And then she followed him one Saturday when he left the house. He usually tells her where he’s going, and that time he didn’t, so that’s how she found the tree. He should’ve waited ‘til she’d gone to bed.”
“ You should go to bed,” said Kora. “I don’t need to know anything else about Opal’s pop.”
Kora bid Zacry good night. Back in her room, the smallest of the house, she took a quill and inkbottle and sat on the floor. The moon gave her just enough light to see what she was doing. She wrote on top of the first page of shorthand, “The army almost found these. They were combing the bank. Act with caution.”
She let the ink dry and stuffed the pages beneath her mattress, her mind racing. Why would Zalski’s army patrol south of the village, and what were they hoping to find? Had they been tipped that the Letter stashed its work there? How close was Zalski to shutting down the paper? The Letter was all Kora had, all anyone had, to know what truly was happening throughout the kingdom.

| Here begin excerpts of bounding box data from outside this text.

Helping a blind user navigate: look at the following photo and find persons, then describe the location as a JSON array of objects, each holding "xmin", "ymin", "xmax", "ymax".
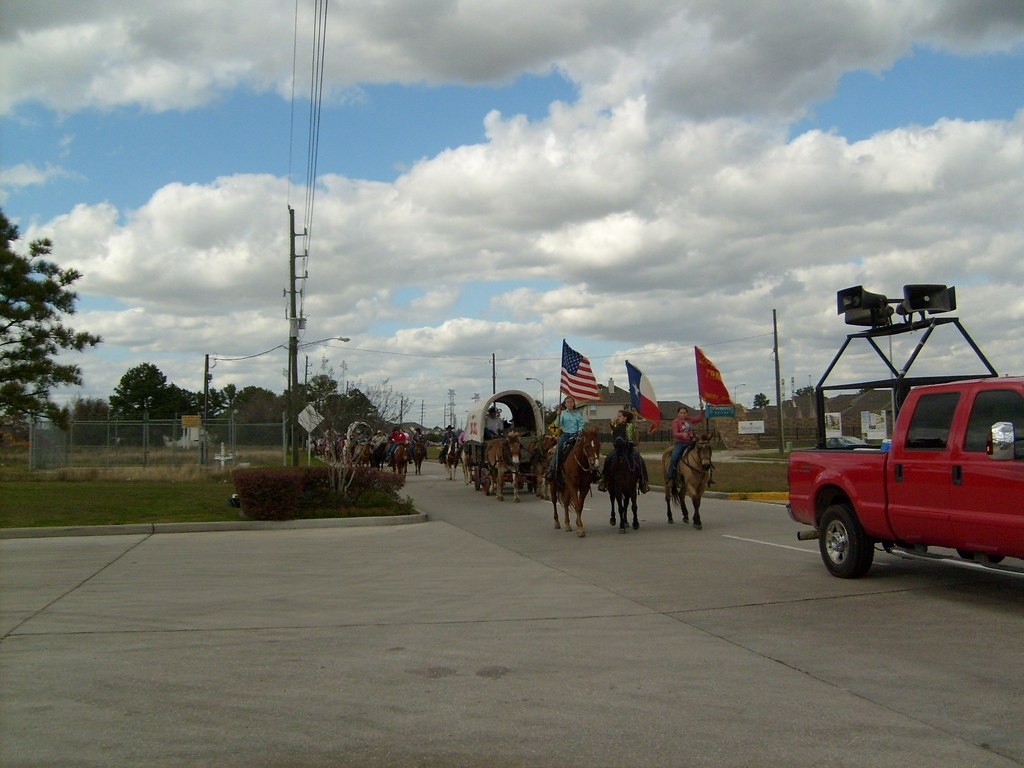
[
  {"xmin": 441, "ymin": 425, "xmax": 458, "ymax": 453},
  {"xmin": 485, "ymin": 407, "xmax": 504, "ymax": 435},
  {"xmin": 459, "ymin": 426, "xmax": 467, "ymax": 447},
  {"xmin": 310, "ymin": 425, "xmax": 430, "ymax": 464},
  {"xmin": 542, "ymin": 397, "xmax": 601, "ymax": 482},
  {"xmin": 667, "ymin": 403, "xmax": 715, "ymax": 484},
  {"xmin": 598, "ymin": 410, "xmax": 649, "ymax": 494}
]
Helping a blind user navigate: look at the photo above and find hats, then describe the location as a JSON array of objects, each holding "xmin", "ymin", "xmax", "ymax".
[
  {"xmin": 414, "ymin": 428, "xmax": 421, "ymax": 430},
  {"xmin": 392, "ymin": 426, "xmax": 401, "ymax": 432},
  {"xmin": 488, "ymin": 407, "xmax": 497, "ymax": 411},
  {"xmin": 445, "ymin": 425, "xmax": 454, "ymax": 429}
]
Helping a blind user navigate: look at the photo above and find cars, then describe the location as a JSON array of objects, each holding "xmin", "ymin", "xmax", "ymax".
[{"xmin": 825, "ymin": 436, "xmax": 866, "ymax": 448}]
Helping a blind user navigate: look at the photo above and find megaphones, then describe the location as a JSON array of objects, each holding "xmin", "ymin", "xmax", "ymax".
[{"xmin": 837, "ymin": 283, "xmax": 957, "ymax": 326}]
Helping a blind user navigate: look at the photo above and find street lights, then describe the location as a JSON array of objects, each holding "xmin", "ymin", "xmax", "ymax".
[
  {"xmin": 292, "ymin": 337, "xmax": 351, "ymax": 468},
  {"xmin": 526, "ymin": 377, "xmax": 545, "ymax": 436}
]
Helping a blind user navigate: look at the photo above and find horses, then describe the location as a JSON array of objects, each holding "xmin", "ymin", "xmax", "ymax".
[
  {"xmin": 444, "ymin": 437, "xmax": 473, "ymax": 486},
  {"xmin": 661, "ymin": 432, "xmax": 714, "ymax": 530},
  {"xmin": 607, "ymin": 422, "xmax": 639, "ymax": 535},
  {"xmin": 392, "ymin": 441, "xmax": 411, "ymax": 476},
  {"xmin": 411, "ymin": 441, "xmax": 425, "ymax": 476},
  {"xmin": 526, "ymin": 425, "xmax": 603, "ymax": 538},
  {"xmin": 485, "ymin": 431, "xmax": 522, "ymax": 504}
]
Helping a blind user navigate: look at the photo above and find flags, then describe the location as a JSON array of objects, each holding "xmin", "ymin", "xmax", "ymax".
[
  {"xmin": 695, "ymin": 345, "xmax": 733, "ymax": 406},
  {"xmin": 559, "ymin": 340, "xmax": 603, "ymax": 401},
  {"xmin": 626, "ymin": 360, "xmax": 660, "ymax": 434}
]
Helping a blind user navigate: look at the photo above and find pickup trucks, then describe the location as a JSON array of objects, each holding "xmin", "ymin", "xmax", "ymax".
[{"xmin": 786, "ymin": 375, "xmax": 1024, "ymax": 581}]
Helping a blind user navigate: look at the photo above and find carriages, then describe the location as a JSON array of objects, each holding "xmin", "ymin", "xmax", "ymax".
[
  {"xmin": 345, "ymin": 421, "xmax": 375, "ymax": 469},
  {"xmin": 464, "ymin": 389, "xmax": 555, "ymax": 503}
]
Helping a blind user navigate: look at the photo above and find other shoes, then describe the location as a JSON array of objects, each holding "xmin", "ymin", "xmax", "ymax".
[
  {"xmin": 410, "ymin": 462, "xmax": 413, "ymax": 464},
  {"xmin": 600, "ymin": 476, "xmax": 607, "ymax": 490},
  {"xmin": 667, "ymin": 479, "xmax": 675, "ymax": 488},
  {"xmin": 546, "ymin": 472, "xmax": 554, "ymax": 481},
  {"xmin": 644, "ymin": 482, "xmax": 649, "ymax": 492},
  {"xmin": 388, "ymin": 463, "xmax": 393, "ymax": 466}
]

She climbed into bed fully clothed, burning for answers, filled with dread of the coming month, when the paper’s next issue should come out. She prayed that the night’s adventure had satisfied her brother’s thirst for heroics, at the very least. Kora prayed to the Giver, Herezoth’s one and supreme deity also simply addressed as “God,” who in his justice took as well as gave and had seemed in a taking mood of late; whom the priests said used believers and non-believers alike as instruments of his benevolence and compassion, speaking to the human heart and inclining human will rather than directly interfering in the world he had created; who rewarded or punished in the afterlife according to one’s willingness to be an Instrument. She entreated him to grant Zacry the wisdom to keep from trouble, knowing all the while the only way her prayer would be answered would be for her to watch over and to teach him. But how could she? How could she when the government required children his age to spend nearly all day at school, and she had no choice but to pass what few hours he was home helping their mother sort thread, prepare and repair the loom, wash and fold cloth for sale at market? Soon she grew distracted, breaking off her prayer midstream as her mind tried to picture what could possibly become of her family. All the while, she never forgot the notes on which she lay.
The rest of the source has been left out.